Given request » Return, without any changes, the lines of the material from the line containing "Judging visually, is" through the line containing "Answer: (5) [299,269]", including both of those lines.

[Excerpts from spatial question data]
—————
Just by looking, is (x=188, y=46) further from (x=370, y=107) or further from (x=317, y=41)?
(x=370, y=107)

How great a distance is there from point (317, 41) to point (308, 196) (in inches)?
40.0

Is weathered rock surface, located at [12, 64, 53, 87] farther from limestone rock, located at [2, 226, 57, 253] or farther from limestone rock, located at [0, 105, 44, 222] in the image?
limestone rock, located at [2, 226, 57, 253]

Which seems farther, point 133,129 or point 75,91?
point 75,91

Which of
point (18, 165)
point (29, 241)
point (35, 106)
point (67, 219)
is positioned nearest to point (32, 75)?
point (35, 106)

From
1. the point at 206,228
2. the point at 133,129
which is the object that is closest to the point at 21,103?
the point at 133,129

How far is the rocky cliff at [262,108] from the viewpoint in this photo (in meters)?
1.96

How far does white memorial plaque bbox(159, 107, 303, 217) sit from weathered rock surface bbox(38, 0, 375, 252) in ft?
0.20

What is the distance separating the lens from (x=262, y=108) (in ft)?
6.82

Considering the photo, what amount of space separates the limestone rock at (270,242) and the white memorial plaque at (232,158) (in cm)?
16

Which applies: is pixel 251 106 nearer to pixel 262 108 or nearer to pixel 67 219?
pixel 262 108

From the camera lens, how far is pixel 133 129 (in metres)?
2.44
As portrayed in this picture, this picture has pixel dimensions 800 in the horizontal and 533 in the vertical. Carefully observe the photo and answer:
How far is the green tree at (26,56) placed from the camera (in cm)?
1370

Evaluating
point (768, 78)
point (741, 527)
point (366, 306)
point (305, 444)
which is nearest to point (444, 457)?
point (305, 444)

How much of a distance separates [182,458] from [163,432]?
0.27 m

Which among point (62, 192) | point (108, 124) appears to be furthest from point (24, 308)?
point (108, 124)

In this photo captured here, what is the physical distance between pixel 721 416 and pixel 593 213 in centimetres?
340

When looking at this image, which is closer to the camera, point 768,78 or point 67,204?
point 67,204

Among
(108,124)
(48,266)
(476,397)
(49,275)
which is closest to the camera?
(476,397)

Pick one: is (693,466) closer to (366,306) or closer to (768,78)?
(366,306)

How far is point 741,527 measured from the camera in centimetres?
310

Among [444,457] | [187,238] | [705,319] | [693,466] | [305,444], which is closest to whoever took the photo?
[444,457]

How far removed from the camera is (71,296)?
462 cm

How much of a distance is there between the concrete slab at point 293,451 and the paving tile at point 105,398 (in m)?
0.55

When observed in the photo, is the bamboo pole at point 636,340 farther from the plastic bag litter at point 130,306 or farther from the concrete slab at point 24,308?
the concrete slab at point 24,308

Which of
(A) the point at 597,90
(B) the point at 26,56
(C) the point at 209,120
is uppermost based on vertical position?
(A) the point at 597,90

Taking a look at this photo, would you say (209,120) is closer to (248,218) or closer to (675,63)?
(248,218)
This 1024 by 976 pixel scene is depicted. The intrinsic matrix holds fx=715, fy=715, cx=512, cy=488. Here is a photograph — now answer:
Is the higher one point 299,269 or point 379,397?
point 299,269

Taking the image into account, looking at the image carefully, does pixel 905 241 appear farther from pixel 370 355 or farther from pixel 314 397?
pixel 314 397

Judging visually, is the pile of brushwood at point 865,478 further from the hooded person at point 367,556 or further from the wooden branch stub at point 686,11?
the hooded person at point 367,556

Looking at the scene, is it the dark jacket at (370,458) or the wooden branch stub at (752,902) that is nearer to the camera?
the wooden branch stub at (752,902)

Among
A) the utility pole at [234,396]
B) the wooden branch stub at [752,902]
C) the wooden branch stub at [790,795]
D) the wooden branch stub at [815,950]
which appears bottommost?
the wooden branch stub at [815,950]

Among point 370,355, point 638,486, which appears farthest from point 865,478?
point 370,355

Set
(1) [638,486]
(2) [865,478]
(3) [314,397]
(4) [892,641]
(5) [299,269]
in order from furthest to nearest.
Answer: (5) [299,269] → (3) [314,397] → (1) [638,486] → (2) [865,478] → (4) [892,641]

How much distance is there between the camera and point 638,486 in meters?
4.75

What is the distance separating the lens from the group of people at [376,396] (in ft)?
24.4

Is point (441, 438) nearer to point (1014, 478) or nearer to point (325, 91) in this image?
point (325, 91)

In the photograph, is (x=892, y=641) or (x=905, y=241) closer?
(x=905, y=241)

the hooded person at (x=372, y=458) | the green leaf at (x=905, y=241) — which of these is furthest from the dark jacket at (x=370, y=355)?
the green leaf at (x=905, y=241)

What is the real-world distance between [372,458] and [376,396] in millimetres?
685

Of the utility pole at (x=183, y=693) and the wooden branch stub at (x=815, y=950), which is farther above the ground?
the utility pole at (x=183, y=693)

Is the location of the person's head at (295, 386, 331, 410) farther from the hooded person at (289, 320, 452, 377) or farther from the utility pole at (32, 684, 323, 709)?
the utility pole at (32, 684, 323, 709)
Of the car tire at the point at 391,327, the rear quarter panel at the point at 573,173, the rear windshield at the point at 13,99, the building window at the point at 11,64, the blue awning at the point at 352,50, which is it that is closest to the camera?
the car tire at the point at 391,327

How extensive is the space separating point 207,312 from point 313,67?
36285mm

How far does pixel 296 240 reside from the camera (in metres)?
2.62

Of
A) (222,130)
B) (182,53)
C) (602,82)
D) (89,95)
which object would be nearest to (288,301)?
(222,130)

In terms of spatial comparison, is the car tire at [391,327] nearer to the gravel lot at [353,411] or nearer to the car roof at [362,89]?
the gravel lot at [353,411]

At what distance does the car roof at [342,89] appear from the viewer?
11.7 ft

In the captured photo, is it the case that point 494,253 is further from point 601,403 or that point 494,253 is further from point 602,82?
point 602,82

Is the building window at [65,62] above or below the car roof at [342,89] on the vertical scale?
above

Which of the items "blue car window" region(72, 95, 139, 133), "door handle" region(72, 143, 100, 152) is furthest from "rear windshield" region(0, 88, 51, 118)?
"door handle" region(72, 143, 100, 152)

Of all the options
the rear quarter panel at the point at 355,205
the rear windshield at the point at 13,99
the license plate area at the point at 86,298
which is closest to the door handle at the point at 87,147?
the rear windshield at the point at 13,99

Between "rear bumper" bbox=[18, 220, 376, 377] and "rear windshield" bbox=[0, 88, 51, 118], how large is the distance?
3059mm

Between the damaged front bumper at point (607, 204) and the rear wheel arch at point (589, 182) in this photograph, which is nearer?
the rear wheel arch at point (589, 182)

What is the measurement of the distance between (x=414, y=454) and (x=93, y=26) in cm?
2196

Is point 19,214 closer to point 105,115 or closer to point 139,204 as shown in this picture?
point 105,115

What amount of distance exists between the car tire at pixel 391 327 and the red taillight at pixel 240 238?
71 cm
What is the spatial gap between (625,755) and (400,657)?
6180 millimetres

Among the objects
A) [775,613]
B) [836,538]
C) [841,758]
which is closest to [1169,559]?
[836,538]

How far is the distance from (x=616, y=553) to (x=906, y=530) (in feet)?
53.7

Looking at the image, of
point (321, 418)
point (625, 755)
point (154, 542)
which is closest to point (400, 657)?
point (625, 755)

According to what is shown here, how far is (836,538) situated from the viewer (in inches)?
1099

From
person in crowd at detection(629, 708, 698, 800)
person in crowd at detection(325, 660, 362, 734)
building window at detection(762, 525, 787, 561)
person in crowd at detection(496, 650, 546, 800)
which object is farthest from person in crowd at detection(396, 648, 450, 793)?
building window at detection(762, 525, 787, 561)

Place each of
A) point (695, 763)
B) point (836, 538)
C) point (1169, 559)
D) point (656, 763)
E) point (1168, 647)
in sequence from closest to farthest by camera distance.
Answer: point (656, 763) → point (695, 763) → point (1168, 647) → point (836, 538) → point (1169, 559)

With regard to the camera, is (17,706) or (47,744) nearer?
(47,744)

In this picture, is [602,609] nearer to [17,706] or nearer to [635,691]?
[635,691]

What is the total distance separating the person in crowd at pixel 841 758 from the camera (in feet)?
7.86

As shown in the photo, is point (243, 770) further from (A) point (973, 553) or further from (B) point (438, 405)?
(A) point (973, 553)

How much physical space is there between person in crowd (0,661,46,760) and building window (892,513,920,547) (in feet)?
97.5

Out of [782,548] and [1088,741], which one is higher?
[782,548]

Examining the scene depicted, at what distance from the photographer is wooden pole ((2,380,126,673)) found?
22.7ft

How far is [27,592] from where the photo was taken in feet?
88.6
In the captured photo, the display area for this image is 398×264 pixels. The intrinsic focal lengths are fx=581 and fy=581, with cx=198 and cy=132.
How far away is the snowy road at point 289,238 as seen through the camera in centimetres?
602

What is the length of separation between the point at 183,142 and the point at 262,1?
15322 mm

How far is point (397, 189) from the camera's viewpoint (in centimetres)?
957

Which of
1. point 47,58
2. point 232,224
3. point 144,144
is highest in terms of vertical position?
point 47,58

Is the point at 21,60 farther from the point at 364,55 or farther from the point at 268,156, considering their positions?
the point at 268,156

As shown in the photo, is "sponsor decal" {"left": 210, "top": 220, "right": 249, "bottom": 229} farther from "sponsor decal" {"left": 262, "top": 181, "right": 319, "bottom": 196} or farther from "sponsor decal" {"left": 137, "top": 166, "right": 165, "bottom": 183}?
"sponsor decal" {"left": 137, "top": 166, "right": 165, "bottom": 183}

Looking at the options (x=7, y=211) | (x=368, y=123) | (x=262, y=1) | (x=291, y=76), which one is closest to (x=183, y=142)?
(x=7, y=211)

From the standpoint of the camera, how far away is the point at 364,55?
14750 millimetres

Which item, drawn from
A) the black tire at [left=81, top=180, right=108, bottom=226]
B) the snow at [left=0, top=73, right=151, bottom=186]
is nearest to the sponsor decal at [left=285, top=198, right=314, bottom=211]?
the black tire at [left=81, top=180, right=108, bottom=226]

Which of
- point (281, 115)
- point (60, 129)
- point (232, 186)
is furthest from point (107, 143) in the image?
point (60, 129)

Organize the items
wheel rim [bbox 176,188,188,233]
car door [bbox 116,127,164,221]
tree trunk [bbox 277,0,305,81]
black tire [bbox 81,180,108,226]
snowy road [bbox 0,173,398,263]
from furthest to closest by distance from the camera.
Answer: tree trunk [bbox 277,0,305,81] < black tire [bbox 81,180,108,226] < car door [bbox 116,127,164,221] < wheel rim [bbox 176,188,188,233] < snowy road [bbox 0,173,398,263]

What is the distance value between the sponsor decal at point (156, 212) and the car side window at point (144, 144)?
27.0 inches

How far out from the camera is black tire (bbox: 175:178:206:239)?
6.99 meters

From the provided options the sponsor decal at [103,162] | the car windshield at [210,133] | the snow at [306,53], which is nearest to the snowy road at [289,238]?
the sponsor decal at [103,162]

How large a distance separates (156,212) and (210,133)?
—————
The solution »
Judging visually, is the pile of brushwood at point 865,478 further from the hooded person at point 367,556 or further from the wooden branch stub at point 686,11?
the hooded person at point 367,556

Looking at the scene, is it the dark jacket at (370,458) or the wooden branch stub at (752,902) that is nearer to the camera?
the wooden branch stub at (752,902)

Among
A) the utility pole at [234,396]
B) the wooden branch stub at [752,902]
C) the wooden branch stub at [790,795]
D) the wooden branch stub at [815,950]
which appears bottommost?
the wooden branch stub at [815,950]

Among point 370,355, point 638,486, which appears farthest from point 865,478?
point 370,355

Set
(1) [638,486]
(2) [865,478]
(3) [314,397]
(4) [892,641]
(5) [299,269]
in order from furthest to nearest.
Answer: (5) [299,269] → (3) [314,397] → (1) [638,486] → (2) [865,478] → (4) [892,641]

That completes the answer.